Heel goed punt. De verwijzing naar de ontoegankelijkheid van deze zaal resoneerde onmiddellijk in de commissie. Het is interessant dat het oude gebouw ook niet erg rolstoelvriendelijk was, maar ik heb jarenlang in een fractie gezeten waar de eerste opvolger iemand in een rolstoel was. Er waren toen al voorzieningen bedacht voor het geval deze collega in de Kamer zou komen. Het was best ingewikkeld, maar er waren wel ideeën over. Zeker, dat is een punt. Uiteindelijk gaat niet alleen de commissie maar zelfs de Kamer er niet over wie er op de lijsten van de politieke partijen komen. Dat kunnen wij niet afdwingen, maar de oproep aan de fracties om mensen bij het debat te betrekken is zeker gehoord.

Dan is er nog een korte vraag over hoe nu verder.

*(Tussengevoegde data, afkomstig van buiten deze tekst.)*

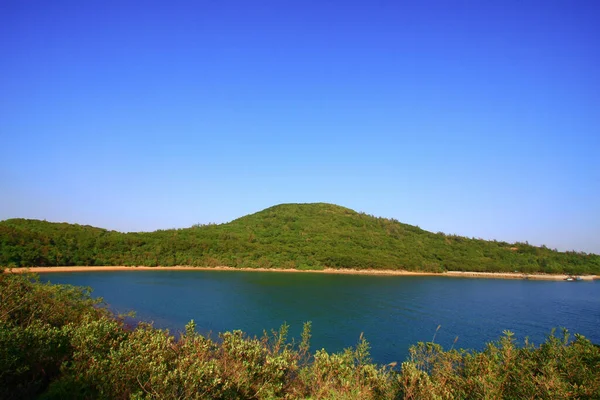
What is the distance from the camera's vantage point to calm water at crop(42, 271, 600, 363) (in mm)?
21953

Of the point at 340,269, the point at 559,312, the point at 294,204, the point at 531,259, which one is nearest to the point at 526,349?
the point at 559,312

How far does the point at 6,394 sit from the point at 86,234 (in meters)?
70.7

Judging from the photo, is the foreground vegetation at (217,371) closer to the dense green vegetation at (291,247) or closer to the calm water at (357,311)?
the calm water at (357,311)

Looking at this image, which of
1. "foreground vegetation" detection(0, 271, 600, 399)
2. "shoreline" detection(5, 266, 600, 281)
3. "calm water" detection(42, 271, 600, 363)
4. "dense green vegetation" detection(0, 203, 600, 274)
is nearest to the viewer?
"foreground vegetation" detection(0, 271, 600, 399)

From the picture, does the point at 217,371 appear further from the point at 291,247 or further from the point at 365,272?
the point at 291,247

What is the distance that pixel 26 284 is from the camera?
10977 mm

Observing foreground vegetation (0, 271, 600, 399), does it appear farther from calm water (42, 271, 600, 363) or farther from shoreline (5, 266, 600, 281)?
shoreline (5, 266, 600, 281)

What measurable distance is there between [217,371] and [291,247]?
76906 mm

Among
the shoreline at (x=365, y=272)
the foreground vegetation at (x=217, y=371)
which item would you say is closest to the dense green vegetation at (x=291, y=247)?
the shoreline at (x=365, y=272)

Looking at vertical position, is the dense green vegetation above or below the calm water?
above

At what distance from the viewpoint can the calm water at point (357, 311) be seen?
21953 millimetres

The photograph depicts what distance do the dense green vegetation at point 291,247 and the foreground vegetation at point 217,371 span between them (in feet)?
179

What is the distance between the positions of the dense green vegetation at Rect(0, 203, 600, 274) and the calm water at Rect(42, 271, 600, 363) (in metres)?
18.8

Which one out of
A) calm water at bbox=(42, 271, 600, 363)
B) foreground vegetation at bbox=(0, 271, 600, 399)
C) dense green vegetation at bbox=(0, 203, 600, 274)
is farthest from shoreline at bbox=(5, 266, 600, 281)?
foreground vegetation at bbox=(0, 271, 600, 399)
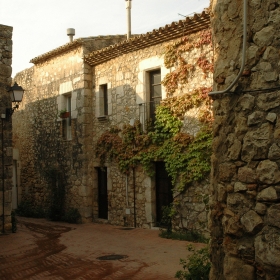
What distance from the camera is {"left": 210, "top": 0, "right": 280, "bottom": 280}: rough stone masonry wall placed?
306 cm

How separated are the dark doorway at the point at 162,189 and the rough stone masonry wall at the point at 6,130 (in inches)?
163

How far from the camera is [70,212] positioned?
13367 mm

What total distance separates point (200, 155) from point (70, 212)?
5.84 meters

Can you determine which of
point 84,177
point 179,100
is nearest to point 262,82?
point 179,100

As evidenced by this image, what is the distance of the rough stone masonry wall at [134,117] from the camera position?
9.74 meters

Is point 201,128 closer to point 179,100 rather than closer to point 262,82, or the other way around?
point 179,100

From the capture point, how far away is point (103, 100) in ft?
42.7

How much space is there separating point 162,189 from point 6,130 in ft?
15.4

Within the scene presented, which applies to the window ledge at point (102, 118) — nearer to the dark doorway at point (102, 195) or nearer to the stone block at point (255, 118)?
the dark doorway at point (102, 195)

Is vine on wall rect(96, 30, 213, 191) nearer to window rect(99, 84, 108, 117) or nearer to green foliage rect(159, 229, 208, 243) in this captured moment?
green foliage rect(159, 229, 208, 243)

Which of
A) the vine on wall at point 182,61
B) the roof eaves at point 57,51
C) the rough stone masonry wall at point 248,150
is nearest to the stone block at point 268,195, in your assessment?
the rough stone masonry wall at point 248,150

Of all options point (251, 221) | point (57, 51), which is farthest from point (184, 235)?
point (57, 51)

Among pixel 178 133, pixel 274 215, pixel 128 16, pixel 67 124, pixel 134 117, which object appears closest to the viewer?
pixel 274 215

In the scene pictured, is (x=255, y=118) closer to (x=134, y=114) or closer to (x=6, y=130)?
(x=134, y=114)
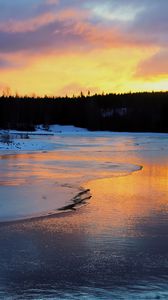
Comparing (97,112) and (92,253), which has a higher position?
(97,112)

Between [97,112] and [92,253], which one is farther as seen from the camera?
[97,112]

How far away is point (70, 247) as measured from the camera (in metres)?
6.74

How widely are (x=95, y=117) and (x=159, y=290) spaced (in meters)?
108

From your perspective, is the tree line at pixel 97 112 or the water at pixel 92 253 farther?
the tree line at pixel 97 112

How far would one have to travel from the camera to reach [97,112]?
11725cm

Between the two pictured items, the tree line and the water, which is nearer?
the water

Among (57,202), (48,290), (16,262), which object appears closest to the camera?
(48,290)

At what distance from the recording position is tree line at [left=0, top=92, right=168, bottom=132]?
10312cm

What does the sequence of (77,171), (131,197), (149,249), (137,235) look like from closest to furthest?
(149,249)
(137,235)
(131,197)
(77,171)

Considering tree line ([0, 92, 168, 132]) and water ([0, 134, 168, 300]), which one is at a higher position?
tree line ([0, 92, 168, 132])

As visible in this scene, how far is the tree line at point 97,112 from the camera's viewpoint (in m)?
103

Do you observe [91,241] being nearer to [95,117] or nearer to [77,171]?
[77,171]

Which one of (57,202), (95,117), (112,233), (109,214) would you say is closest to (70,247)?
(112,233)

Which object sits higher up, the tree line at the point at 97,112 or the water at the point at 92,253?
the tree line at the point at 97,112
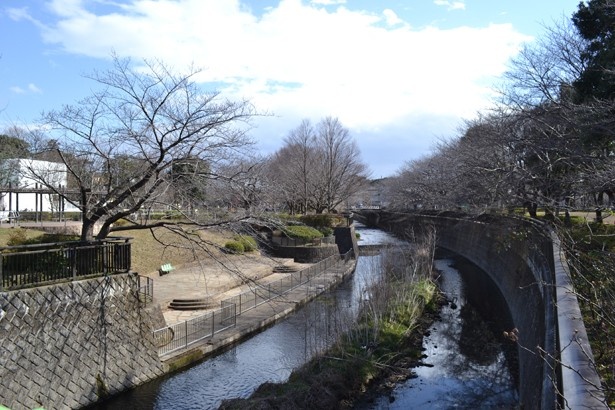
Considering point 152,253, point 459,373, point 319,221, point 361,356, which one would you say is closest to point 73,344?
point 361,356

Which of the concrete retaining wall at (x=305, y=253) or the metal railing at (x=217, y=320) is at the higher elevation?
the concrete retaining wall at (x=305, y=253)

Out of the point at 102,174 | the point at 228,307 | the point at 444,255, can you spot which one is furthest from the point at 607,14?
the point at 444,255

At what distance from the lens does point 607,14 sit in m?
14.1

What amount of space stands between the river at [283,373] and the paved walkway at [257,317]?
12.2 inches

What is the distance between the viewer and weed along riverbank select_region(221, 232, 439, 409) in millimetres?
12008

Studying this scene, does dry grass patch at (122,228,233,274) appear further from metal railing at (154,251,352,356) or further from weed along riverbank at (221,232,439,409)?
weed along riverbank at (221,232,439,409)

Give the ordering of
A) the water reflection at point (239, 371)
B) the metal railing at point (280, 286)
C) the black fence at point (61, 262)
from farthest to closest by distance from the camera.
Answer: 1. the metal railing at point (280, 286)
2. the water reflection at point (239, 371)
3. the black fence at point (61, 262)

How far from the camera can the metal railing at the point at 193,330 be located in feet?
52.4

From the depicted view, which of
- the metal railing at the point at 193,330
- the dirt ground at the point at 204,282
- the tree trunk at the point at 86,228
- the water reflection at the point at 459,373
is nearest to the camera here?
the water reflection at the point at 459,373

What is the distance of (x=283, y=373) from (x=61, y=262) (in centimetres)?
688

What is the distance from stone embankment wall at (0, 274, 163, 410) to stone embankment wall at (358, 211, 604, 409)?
30.9 feet

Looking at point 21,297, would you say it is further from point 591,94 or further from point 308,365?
point 591,94

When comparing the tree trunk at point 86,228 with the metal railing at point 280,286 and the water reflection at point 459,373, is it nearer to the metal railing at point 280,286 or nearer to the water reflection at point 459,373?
the metal railing at point 280,286

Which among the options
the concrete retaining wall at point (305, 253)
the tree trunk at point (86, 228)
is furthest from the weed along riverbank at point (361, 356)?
the concrete retaining wall at point (305, 253)
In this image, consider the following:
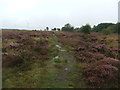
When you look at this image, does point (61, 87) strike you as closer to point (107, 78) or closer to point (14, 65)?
point (107, 78)

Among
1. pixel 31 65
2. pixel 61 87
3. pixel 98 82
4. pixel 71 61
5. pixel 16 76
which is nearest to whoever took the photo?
pixel 61 87

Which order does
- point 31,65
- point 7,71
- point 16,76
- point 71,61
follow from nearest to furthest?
point 16,76, point 7,71, point 31,65, point 71,61

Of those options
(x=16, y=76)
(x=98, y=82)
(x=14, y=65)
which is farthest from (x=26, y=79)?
(x=98, y=82)

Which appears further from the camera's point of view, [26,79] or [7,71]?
[7,71]

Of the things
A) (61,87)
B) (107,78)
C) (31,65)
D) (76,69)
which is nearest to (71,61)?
(76,69)

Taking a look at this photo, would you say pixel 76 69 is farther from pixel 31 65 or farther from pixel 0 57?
pixel 0 57

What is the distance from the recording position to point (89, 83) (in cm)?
1430

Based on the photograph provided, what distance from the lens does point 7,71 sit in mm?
16891

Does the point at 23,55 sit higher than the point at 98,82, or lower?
higher

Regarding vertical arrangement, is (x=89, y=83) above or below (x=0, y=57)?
below

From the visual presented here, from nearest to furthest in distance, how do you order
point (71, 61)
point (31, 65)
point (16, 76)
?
point (16, 76)
point (31, 65)
point (71, 61)

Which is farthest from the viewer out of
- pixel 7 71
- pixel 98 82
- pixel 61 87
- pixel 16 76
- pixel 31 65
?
pixel 31 65

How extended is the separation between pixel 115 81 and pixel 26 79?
7.15 m

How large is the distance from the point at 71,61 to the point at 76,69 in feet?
8.83
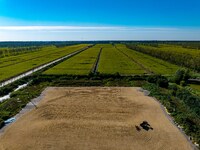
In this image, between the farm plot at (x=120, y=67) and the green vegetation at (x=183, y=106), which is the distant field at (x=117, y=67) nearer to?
the farm plot at (x=120, y=67)

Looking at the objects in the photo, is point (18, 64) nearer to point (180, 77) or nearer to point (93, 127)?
point (180, 77)

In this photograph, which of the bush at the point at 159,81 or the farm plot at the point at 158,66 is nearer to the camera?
the bush at the point at 159,81

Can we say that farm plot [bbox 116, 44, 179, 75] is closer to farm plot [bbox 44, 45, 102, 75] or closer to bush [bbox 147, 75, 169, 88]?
bush [bbox 147, 75, 169, 88]

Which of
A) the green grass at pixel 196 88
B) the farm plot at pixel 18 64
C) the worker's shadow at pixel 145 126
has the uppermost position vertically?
the worker's shadow at pixel 145 126

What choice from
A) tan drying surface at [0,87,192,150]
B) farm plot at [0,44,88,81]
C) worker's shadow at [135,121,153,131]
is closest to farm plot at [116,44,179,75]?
tan drying surface at [0,87,192,150]

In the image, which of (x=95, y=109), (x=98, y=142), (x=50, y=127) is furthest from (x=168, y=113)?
(x=50, y=127)

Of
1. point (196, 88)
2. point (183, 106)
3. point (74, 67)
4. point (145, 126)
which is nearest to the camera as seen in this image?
point (145, 126)

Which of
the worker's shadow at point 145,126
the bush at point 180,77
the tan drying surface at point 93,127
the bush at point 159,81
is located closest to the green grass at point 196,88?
the bush at point 180,77

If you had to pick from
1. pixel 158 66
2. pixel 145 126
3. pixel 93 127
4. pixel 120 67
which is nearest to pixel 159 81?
pixel 145 126
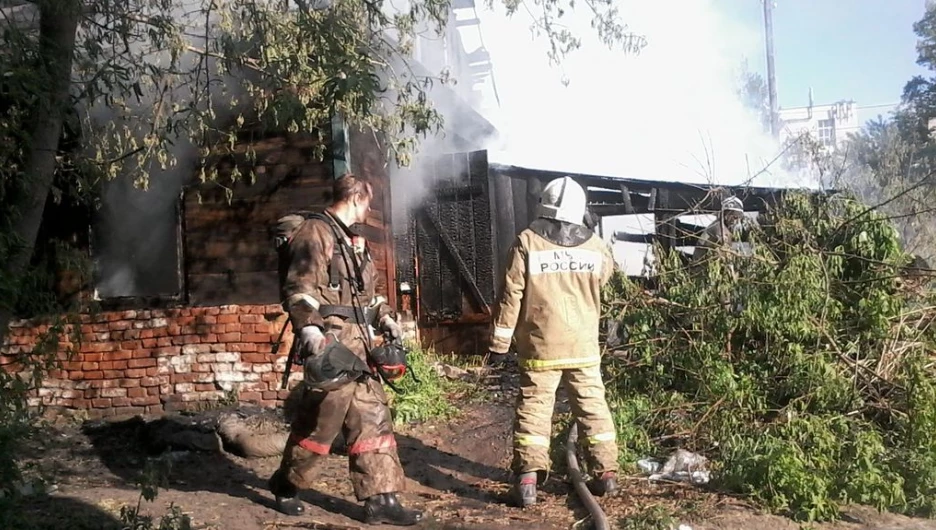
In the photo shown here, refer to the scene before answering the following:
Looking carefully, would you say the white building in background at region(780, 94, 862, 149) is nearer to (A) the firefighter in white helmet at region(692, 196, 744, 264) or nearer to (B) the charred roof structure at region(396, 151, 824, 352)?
(B) the charred roof structure at region(396, 151, 824, 352)

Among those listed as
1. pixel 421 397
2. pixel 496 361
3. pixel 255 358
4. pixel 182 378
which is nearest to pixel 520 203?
pixel 496 361

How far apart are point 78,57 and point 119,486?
8.85 ft

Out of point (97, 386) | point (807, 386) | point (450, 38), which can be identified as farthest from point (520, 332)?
point (450, 38)

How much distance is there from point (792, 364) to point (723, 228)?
4.77 ft

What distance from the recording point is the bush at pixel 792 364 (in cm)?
430

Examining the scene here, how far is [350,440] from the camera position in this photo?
161 inches

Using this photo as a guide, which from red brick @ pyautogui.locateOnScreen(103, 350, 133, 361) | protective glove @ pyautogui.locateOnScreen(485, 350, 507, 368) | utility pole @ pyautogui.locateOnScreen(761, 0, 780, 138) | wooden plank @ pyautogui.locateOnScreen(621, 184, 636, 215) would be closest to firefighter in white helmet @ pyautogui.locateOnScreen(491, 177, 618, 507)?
protective glove @ pyautogui.locateOnScreen(485, 350, 507, 368)

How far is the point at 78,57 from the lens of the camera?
4504mm

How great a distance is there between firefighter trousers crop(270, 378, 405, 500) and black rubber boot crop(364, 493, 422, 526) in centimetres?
5

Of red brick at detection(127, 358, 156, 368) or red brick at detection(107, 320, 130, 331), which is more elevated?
red brick at detection(107, 320, 130, 331)

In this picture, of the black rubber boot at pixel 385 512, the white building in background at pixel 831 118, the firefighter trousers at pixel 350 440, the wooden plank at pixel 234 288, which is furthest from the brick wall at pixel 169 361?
the white building in background at pixel 831 118

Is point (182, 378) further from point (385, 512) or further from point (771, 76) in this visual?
point (771, 76)

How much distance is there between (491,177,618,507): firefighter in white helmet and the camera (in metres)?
4.39

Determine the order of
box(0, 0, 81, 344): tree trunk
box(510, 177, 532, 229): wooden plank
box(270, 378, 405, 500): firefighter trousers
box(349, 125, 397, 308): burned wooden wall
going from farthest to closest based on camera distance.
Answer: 1. box(510, 177, 532, 229): wooden plank
2. box(349, 125, 397, 308): burned wooden wall
3. box(270, 378, 405, 500): firefighter trousers
4. box(0, 0, 81, 344): tree trunk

Ik heb een paar keer de staatscommissie genoemd, ik heb een paar keer de Nationaal Coördinator tegen Discriminatie en Racisme genoemd. Ik heb ook van een aantal collega's uit de Kamer gehoord welke rol zij kunnen spelen bij wetgeving en klachtenprocedures. Ik denk met name aan het afwegingskader. Dat staat bij uitstek op de agenda van de staatscommissie waar het gaat om wetgeving en klachtenprocedures. Daar zou wellicht ook de NCDR een rol in kunnen spelen. Zij bepalen hun eigen agenda, maar de Kamer kan wel besluiten om het rapport en de suggesties uit dit debat door te spelen naar de staatscommissie en de Nationaal Coördinator, die daarmee hun voordeel kunnen doen. Ik heb geen enkele reden om te verwachten dat zij daar niet hun voordeel mee zouden willen doen. Datzelfde geldt eigenlijk voor de regering en de Tweede Kamer. De Kamer moet uiteindelijk besluiten om dat door te spelen; dat zou een van de uitkomsten van nu kunnen zijn.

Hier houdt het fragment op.